▶ _The exercise_
Copy the material from the line containing "In the scene, of" through the end of the material, changing every "closest" to "nearest" and leaving all else unchanged.

▶ _Spatial relationship records_
[BEGIN]

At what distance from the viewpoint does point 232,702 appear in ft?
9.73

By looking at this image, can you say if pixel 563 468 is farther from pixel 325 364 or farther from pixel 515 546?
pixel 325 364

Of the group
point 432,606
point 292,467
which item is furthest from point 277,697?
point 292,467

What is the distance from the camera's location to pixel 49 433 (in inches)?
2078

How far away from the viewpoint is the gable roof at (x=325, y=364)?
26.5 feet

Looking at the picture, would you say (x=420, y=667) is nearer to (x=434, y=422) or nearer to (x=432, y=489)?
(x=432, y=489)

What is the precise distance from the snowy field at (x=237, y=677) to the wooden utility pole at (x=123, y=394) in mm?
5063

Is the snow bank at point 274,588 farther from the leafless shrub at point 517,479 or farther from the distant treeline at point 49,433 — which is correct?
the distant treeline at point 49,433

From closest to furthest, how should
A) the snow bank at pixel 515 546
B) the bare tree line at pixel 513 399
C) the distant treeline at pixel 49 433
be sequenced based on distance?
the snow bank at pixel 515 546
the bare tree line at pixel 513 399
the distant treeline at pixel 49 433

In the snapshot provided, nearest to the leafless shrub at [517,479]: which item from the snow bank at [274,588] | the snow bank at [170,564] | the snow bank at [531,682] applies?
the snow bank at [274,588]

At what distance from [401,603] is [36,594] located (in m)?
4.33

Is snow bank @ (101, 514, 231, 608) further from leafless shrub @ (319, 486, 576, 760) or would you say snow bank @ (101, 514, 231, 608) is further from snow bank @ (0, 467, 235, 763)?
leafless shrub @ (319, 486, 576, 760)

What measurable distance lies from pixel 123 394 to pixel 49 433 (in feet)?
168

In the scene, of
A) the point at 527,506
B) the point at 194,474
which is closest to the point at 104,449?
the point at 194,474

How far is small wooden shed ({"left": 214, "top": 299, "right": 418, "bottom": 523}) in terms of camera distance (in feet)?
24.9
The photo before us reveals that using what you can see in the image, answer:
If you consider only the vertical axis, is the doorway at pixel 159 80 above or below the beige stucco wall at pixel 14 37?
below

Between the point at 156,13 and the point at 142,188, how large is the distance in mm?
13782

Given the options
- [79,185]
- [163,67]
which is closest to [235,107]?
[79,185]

[END]

▶ _Final result_
In the scene, of
A) the point at 527,506
B) the point at 194,474
which is nearest to the point at 104,449?
the point at 194,474

How far is small wooden shed ({"left": 214, "top": 299, "right": 418, "bottom": 523}) in terms of camera distance (in feet)?
24.9
The photo before us reveals that using what you can see in the image, answer:
If you consider only the vertical axis, is the doorway at pixel 159 80 above or below the beige stucco wall at pixel 14 37?
below

Between the point at 156,13 and the point at 142,188, how large is the distance in mm?
13782

Given the options
- [79,185]
- [163,67]
which is nearest to [235,107]?
[79,185]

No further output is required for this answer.